* **What you have to do**
Return, word for word, every entry in the listing below, but not its images.

* **Source material**
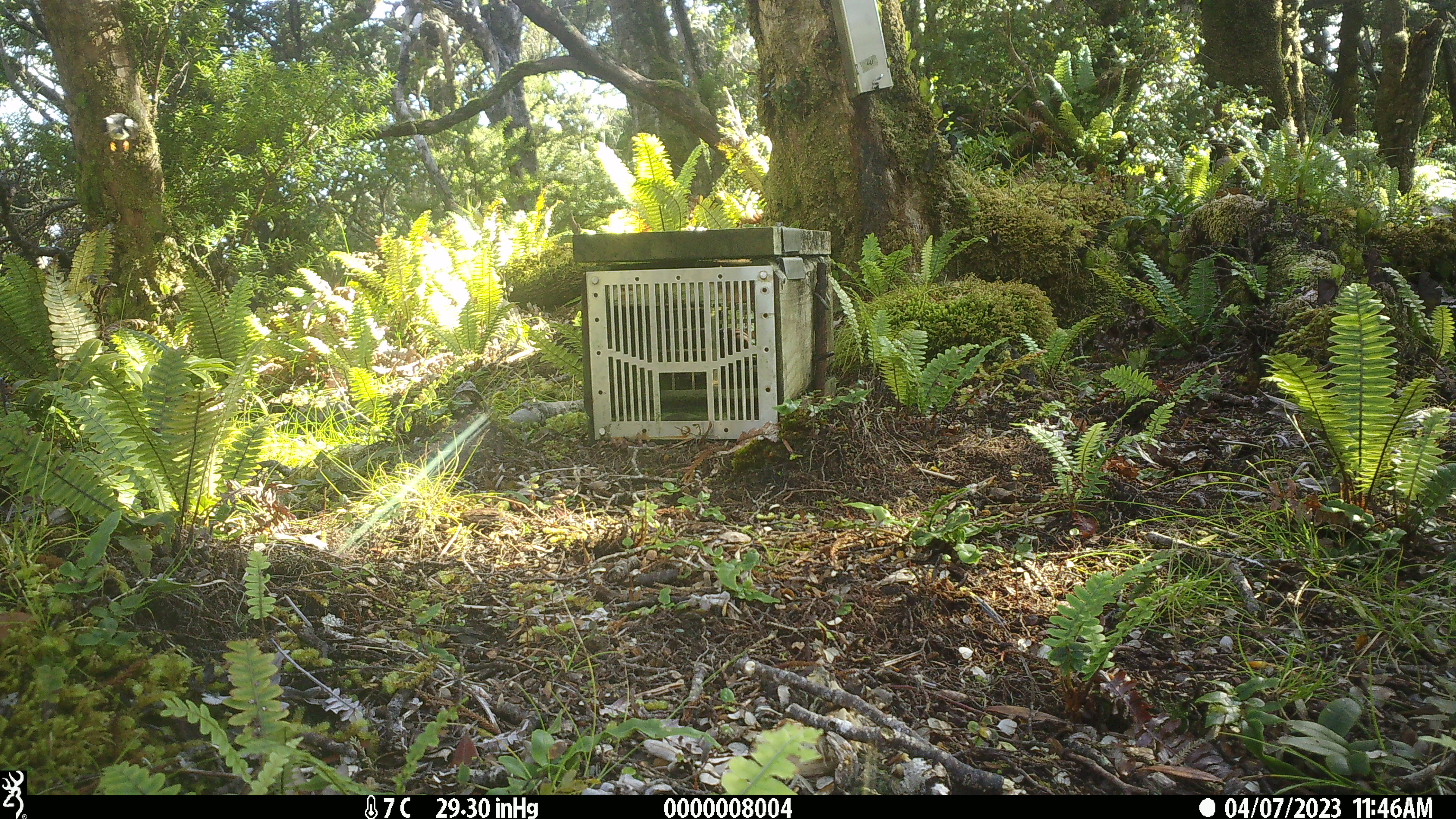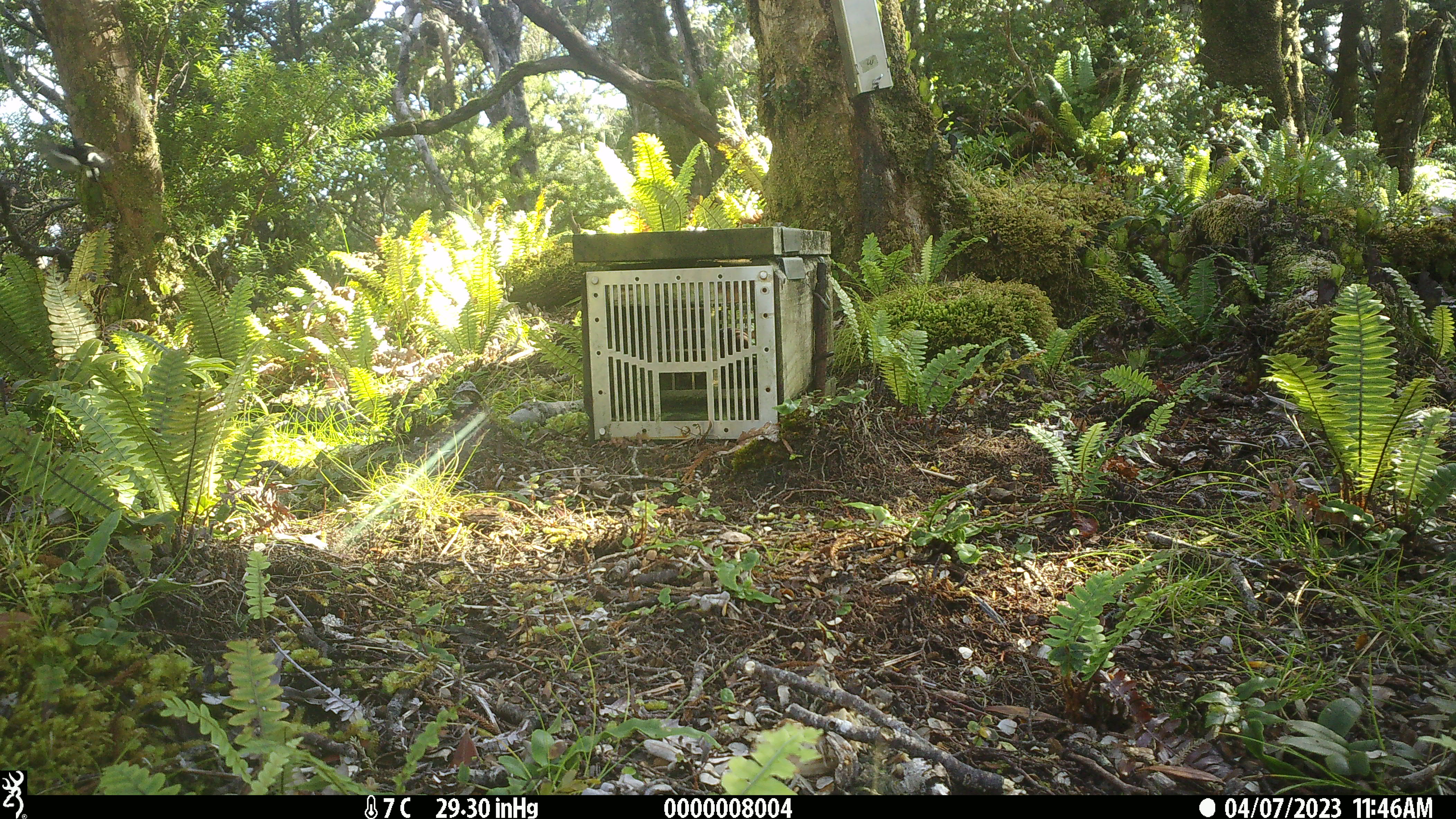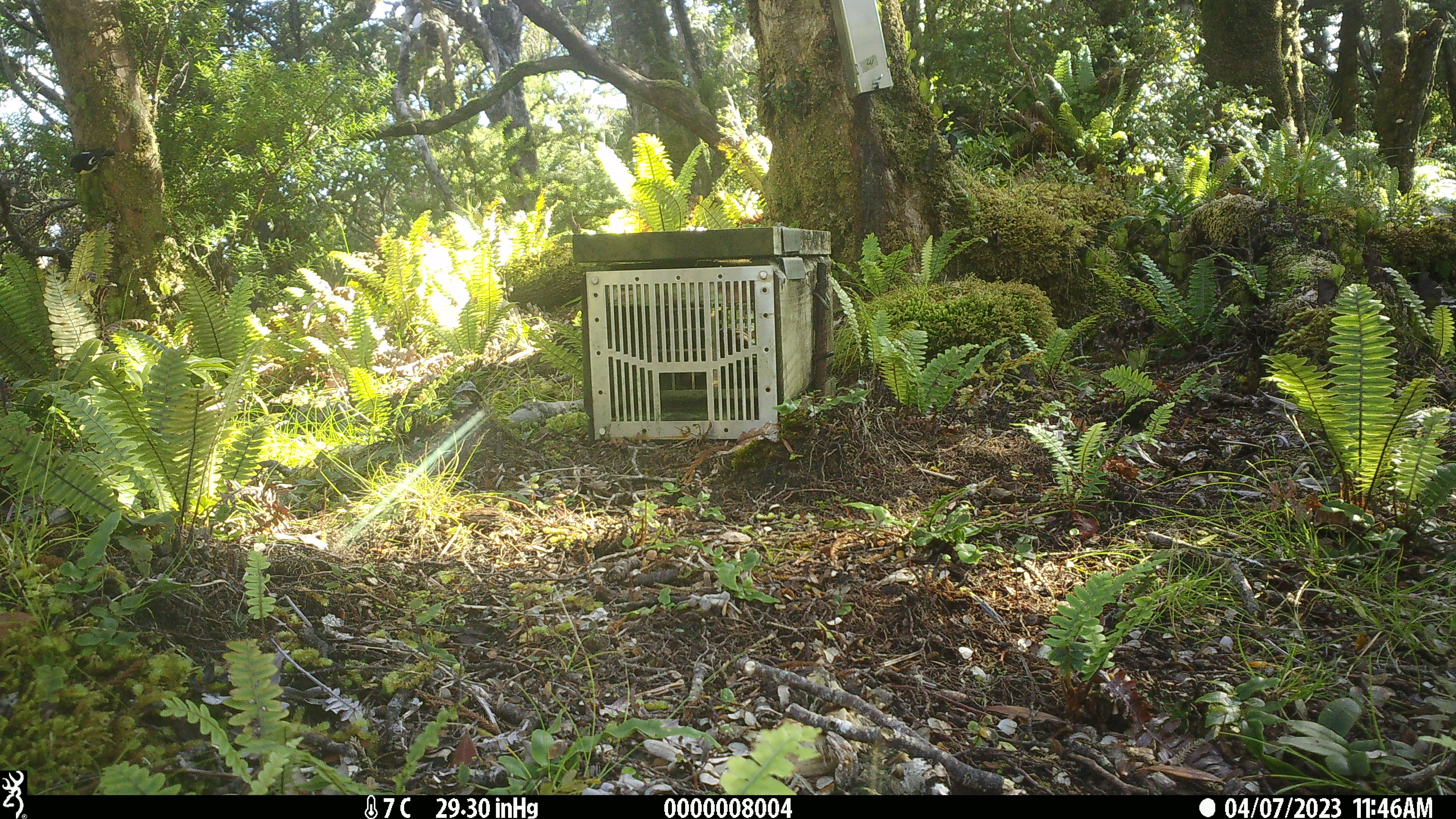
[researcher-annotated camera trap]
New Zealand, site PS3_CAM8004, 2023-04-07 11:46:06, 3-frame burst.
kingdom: Animalia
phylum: Chordata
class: Aves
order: Passeriformes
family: Petroicidae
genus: Petroica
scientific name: Petroica macrocephala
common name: tomtit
Tomtit (Petroica macrocephala).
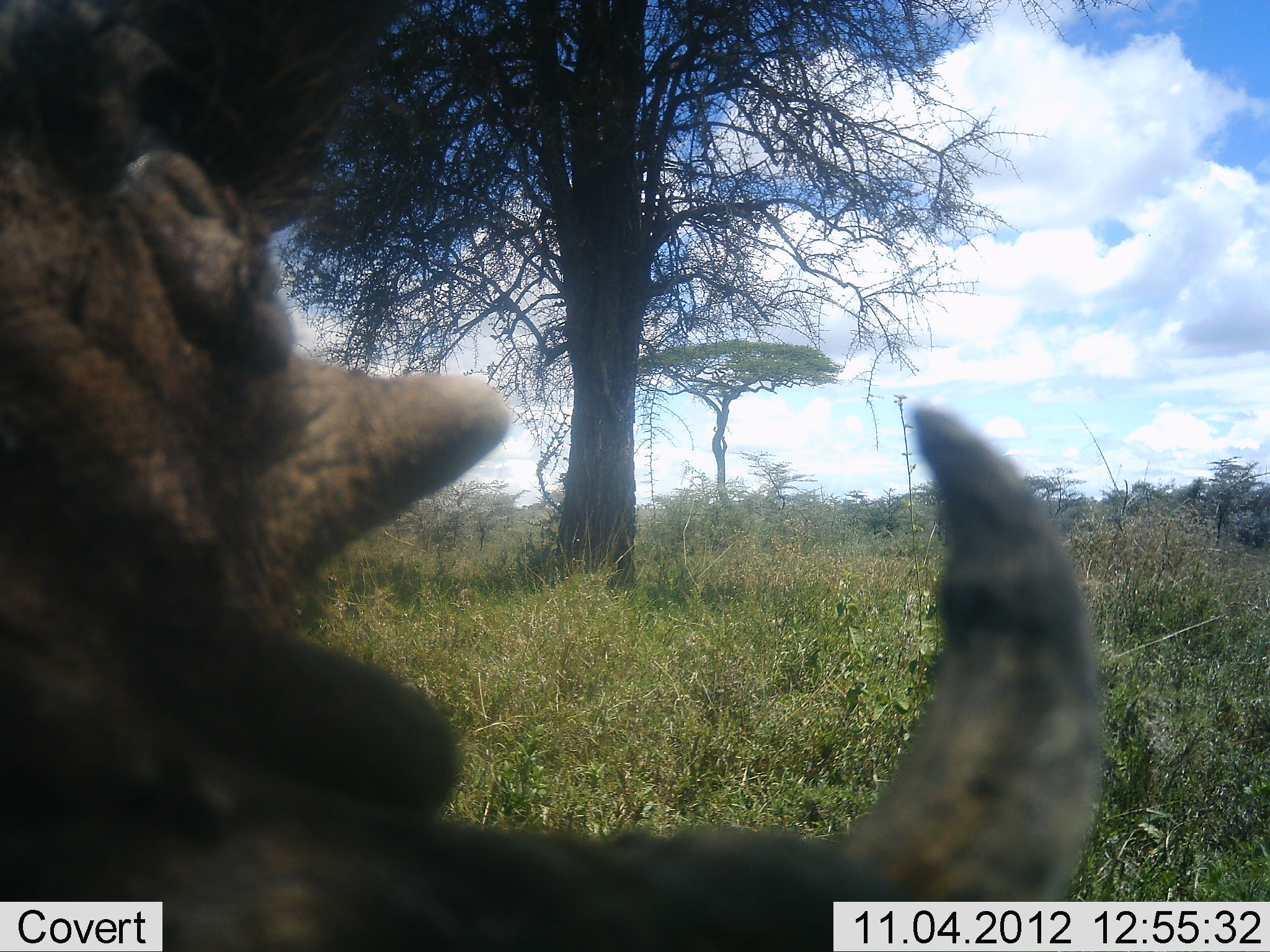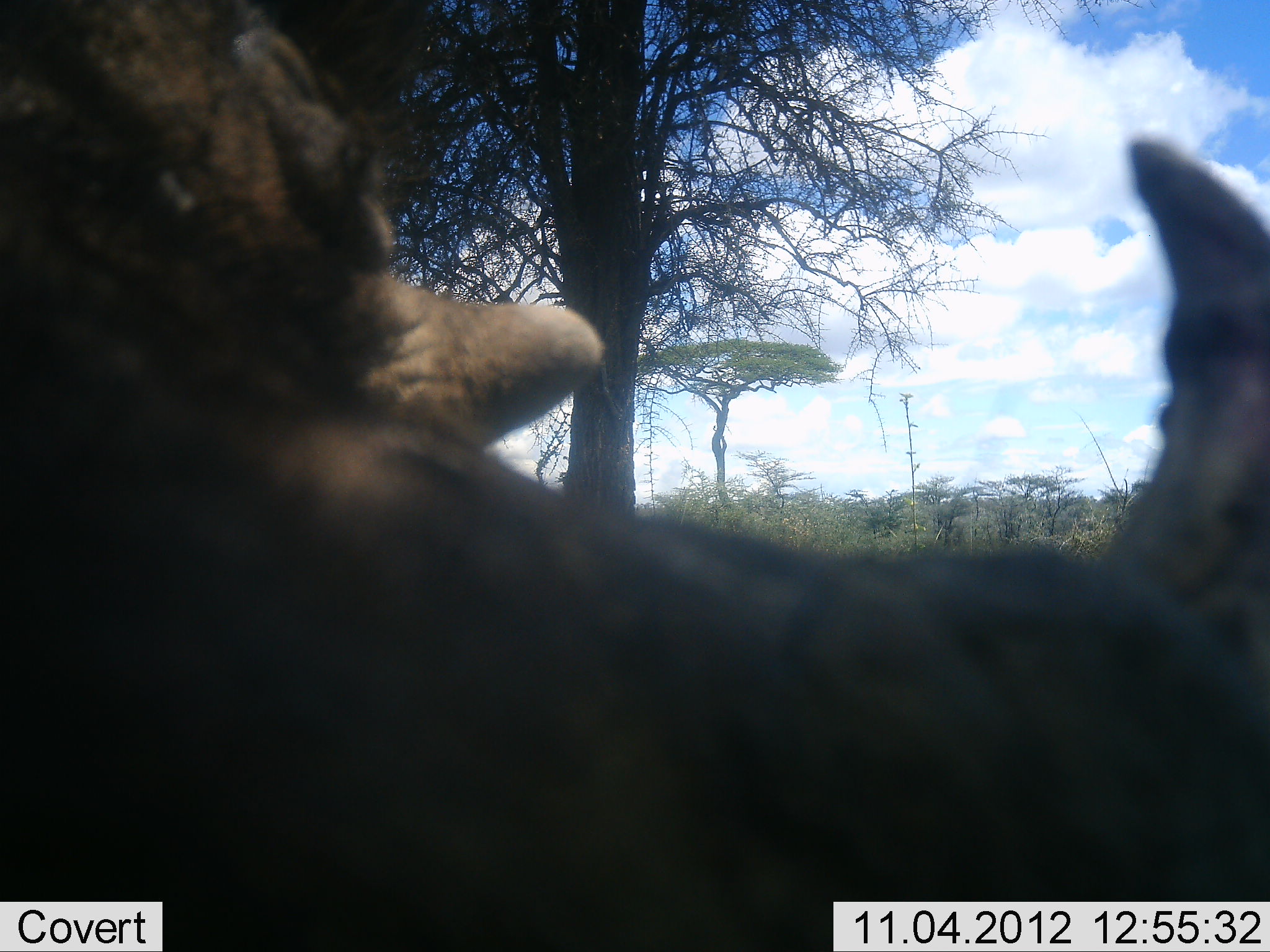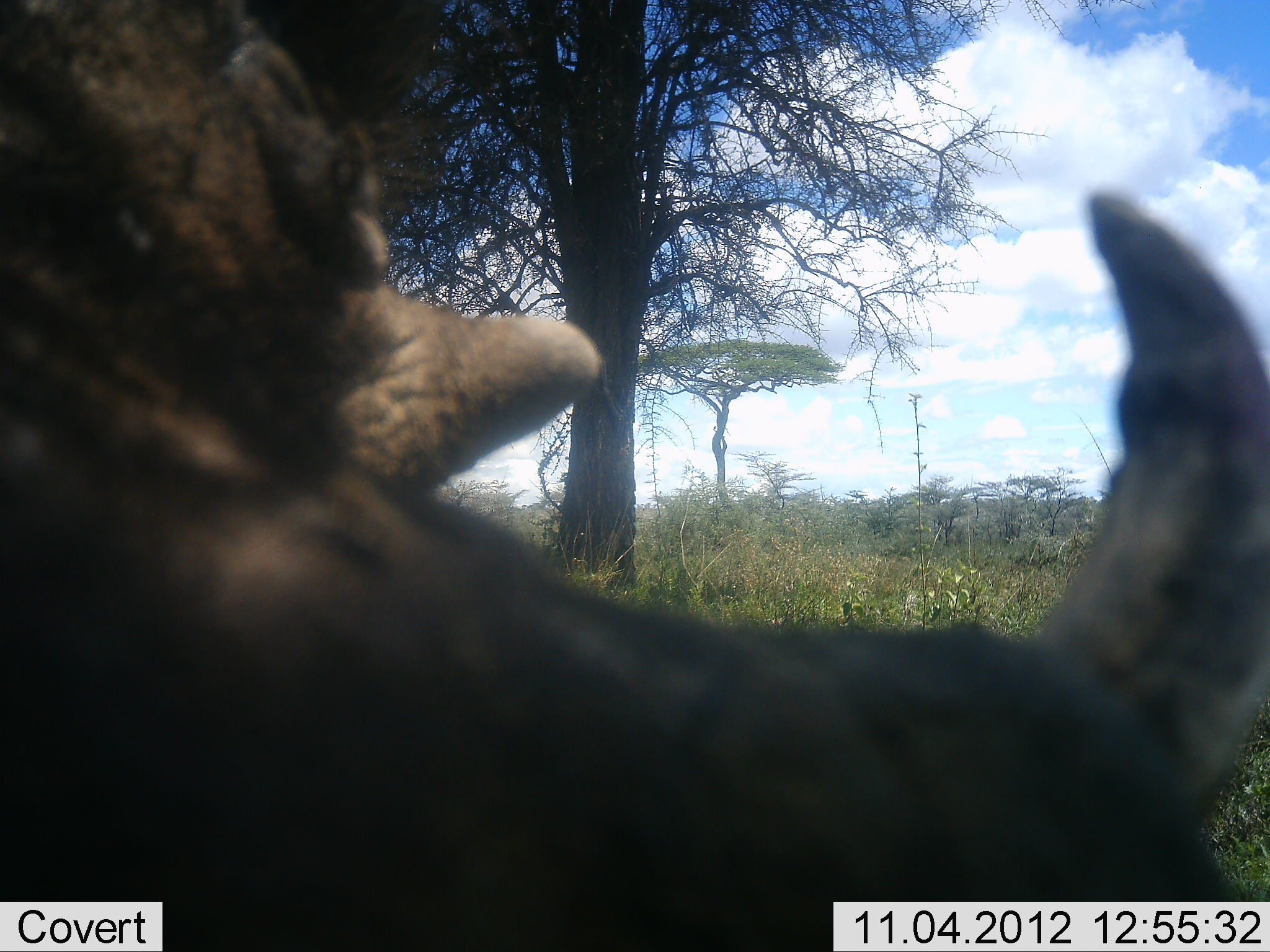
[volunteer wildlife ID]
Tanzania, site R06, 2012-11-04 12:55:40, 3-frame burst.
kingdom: Animalia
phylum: Chordata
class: Mammalia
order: Artiodactyla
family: Suidae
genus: Phacochoerus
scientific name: Phacochoerus africanus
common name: warthog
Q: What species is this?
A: Warthog (Phacochoerus africanus).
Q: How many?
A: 1.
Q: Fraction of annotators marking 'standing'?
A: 80%.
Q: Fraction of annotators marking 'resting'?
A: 10%.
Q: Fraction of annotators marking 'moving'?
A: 0%.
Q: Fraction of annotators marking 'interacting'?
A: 10%.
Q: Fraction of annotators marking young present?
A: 0%.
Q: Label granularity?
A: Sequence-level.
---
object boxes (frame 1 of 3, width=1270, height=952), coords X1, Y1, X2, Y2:
animal: 0, 0, 1104, 951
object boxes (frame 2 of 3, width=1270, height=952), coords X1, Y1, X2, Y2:
animal: 0, 1, 1269, 952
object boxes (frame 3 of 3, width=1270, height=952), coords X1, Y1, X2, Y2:
animal: 0, 1, 1269, 952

* **Response to this exercise**
[researcher-annotated camera trap]
New Zealand, site PS3_CAM8004, 2023-04-07 11:46:06, 3-frame burst.
kingdom: Animalia
phylum: Chordata
class: Aves
order: Passeriformes
family: Petroicidae
genus: Petroica
scientific name: Petroica macrocephala
common name: tomtit
Tomtit (Petroica macrocephala).
[volunteer wildlife ID]
Tanzania, site R06, 2012-11-04 12:55:40, 3-frame burst.
kingdom: Animalia
phylum: Chordata
class: Mammalia
order: Artiodactyla
family: Suidae
genus: Phacochoerus
scientific name: Phacochoerus africanus
common name: warthog
Q: What species is this?
A: Warthog (Phacochoerus africanus).
Q: How many?
A: 1.
Q: Fraction of annotators marking 'standing'?
A: 80%.
Q: Fraction of annotators marking 'resting'?
A: 10%.
Q: Fraction of annotators marking 'moving'?
A: 0%.
Q: Fraction of annotators marking 'interacting'?
A: 10%.
Q: Fraction of annotators marking young present?
A: 0%.
Q: Label granularity?
A: Sequence-level.
---
object boxes (frame 1 of 3, width=1270, height=952), coords X1, Y1, X2, Y2:
animal: 0, 0, 1104, 951
object boxes (frame 2 of 3, width=1270, height=952), coords X1, Y1, X2, Y2:
animal: 0, 1, 1269, 952
object boxes (frame 3 of 3, width=1270, height=952), coords X1, Y1, X2, Y2:
animal: 0, 1, 1269, 952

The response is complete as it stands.